Spätestens als sich Franz Leitmayr und sein designierter Nachfolger Kalli Hammermann fassungslos in den Armen halten, ist klar, dass wir es erneut mit einem außergewöhnlichen Krimi zu tun haben, von denen nur noch drei weitere auf ihre Ausstrahlung warten. Selbst wenn diese hinter den Erwartungen zurückbleiben sollten, ist den Münchnern der vordere Platz in unserem Video der besten „Tatort“-Teams nicht mehr zu nehmen.
Worum geht es im „Tatort: Zugzwang“?
In der imposanten Kulisse von Schloss Elmau in Oberbayern trifft sich die Elite des Schachsports zu einem Turnier, dessen Sieg die Teilnahme an der nächsten Weltmeisterschaft garantiert. Favorit ist der US-Amerikaner Theodore Boyle, der aber bereits in seiner Auftaktpartie ein Unentschieden hinnehmen muss. Und das ausgerechnet gegen die provokant auftretende Französin Natalie Laurent, die Boyle für eine Betrügerin hält.
Als deren Sekundantin wenige Augenblicke später tot aufgefunden wird, gerät der Gehirnakrobat natürlich unter Verdacht, doch auch der paranoide Verbandspräsident, der Frauen am Schachbrett ablehnt sowie der lokale Veranstalter spielen nicht mit offenen Karten. Als dessen Assistentin vergiftet wird, hegt Rechtsmediziner Steinbrecher, der als Schachbegeisterter das Turnier als Zuschauer verfolgte, einen schlimmen Verdacht. Dann kommt es zur Tragödie und der bis dato etwas verkopfte Krimi nimmt richtig Fahrt auf.
Mareks „Tatort“-Kritik: Garstiger Thriller, der mit der Zeit immer besser wird
Nach seiner eleganten, von Kameramann Clemens Messow herausragend eingefangenen Eröffnungssequenz zollt der Schach-Krimi schnell seinem letztlich arg beschränkten Radius Tribut. Dass der Präsident des Weltverbands zunächst wirkt, als wurde sein Charakter aus dem Klischeebuch für südosteuropäische Verbrecher abgepaust, setzt ihm zusätzlich zu. Doch Drehbuchautor Robert Löhr hat noch einige Asse im Ärmel, die er zur richtigen Zeit aufs Spielfeld befördert.

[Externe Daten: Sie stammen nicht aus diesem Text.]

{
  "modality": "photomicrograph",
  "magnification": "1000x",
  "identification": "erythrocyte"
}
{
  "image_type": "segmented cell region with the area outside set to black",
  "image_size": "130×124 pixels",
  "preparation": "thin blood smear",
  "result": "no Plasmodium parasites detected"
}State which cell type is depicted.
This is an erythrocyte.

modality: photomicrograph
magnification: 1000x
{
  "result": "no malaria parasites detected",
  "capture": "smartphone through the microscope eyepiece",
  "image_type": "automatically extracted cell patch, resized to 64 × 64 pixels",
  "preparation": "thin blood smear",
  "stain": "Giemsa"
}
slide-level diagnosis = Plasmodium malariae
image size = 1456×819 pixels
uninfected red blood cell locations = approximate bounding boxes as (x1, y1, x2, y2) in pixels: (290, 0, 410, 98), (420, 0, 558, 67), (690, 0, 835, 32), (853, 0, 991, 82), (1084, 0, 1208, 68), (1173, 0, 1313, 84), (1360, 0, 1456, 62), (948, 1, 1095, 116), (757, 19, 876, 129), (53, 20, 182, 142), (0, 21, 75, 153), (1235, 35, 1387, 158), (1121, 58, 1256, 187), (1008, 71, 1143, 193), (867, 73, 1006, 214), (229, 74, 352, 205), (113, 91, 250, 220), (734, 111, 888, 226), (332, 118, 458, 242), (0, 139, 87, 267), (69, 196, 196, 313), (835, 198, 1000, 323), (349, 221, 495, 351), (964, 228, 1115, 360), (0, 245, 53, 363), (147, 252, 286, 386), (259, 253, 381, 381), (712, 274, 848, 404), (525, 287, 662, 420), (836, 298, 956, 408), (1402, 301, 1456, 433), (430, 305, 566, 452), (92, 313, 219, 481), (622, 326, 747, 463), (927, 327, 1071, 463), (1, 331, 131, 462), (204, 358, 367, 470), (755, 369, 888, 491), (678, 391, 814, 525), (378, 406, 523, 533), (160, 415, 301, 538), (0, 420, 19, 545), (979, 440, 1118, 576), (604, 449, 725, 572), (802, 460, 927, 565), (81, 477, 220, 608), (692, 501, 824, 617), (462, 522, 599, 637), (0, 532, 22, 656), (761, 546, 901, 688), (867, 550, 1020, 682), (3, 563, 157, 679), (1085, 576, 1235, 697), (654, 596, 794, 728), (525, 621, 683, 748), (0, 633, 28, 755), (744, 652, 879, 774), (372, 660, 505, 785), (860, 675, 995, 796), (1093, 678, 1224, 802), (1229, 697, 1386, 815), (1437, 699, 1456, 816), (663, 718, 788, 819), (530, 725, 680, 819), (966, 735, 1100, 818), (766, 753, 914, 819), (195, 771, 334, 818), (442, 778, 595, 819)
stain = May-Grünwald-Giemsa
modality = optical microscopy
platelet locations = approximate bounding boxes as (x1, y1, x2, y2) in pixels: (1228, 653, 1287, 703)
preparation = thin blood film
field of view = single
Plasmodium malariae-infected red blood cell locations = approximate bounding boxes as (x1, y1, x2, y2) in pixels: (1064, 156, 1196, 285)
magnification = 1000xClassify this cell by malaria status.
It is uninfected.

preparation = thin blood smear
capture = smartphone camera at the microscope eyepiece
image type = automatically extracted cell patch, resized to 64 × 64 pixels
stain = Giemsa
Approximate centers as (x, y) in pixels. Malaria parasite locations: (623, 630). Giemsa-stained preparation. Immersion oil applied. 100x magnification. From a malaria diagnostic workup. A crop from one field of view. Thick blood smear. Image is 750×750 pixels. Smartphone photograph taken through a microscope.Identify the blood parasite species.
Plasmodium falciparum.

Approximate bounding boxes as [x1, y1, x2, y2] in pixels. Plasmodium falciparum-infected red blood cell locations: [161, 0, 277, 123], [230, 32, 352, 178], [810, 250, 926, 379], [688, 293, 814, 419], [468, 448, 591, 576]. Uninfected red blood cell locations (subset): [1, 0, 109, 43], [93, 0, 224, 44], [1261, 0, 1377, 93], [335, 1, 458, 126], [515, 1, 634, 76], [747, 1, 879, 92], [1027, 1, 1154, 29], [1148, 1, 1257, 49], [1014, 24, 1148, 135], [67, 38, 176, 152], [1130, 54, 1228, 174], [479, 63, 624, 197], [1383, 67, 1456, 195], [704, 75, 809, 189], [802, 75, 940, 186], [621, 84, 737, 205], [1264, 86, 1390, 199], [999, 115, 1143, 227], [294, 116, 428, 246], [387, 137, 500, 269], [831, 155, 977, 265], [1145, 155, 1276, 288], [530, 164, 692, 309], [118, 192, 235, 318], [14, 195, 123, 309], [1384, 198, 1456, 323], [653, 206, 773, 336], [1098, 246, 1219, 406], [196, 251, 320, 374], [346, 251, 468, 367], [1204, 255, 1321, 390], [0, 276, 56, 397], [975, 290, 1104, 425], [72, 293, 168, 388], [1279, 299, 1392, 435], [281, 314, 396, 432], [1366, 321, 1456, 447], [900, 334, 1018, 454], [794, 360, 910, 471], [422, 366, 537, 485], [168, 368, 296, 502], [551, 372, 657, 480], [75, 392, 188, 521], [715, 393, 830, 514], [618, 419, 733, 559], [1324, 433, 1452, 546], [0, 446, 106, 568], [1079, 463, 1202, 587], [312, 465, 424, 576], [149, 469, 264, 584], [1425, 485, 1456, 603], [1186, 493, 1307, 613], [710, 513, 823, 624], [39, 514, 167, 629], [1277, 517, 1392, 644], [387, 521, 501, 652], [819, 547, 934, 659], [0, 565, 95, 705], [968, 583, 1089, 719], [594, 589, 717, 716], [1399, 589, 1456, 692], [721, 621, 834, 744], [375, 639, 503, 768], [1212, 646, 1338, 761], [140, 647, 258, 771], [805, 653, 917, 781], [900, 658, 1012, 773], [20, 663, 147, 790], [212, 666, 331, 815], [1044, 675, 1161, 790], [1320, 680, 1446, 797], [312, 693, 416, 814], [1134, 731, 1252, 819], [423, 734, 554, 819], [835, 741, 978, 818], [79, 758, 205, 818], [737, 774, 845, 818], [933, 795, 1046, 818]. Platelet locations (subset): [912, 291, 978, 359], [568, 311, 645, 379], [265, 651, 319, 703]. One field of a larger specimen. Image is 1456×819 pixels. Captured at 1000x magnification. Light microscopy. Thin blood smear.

Spätestens mit dem Giftanschlag auf die Assistentin des Turnierveranstalters verwandelt sich sein „Tatort“ in einen doppelbödigen Krimi voller Intrigen und unmoralischer Angebote mit unheilvollen Anleihen im Genre des Politthrillers. Garniert mit einer verblüffenden Schlusspointe steigt die Spannungskurve des von allen Beteiligten überzeugend vorgetragenen „Tatorts“ stetig an und sorgt dafür, dass niemand daheim gelangweilt in die Chipstüte greifen muss.
Und so reiht sich der mittlerweile 97. Einsatz der in Ehren ergrauten Kommissare Batic und Leitmayr am Ende doch recht mühelos in ihr hochwertiges Portfolio ein, auch weil die beiden alten Hasen im Zusammenspiel mit Assistent Kalli von der ersten Minute an eine souveräne Vorstellung abgeben und genau wissen, wann ein lockerer Spruch der Handlung dienlich ist und wann die mitunter garstigen Ereignisse für sich stehen dürfen. Auch wegen dieser Qualität werden wir Miroslav Nemec und Udo Wachtveitl vermissen.
Der „Tatort: Zugzwang“ wurde am Sonntag, den 27. April 2025 um 20:15 Uhr in der ARD ausgestrahlt und ist jetzt in der Mediathek für sechs Monate als Wiederholung im Stream verfügbar.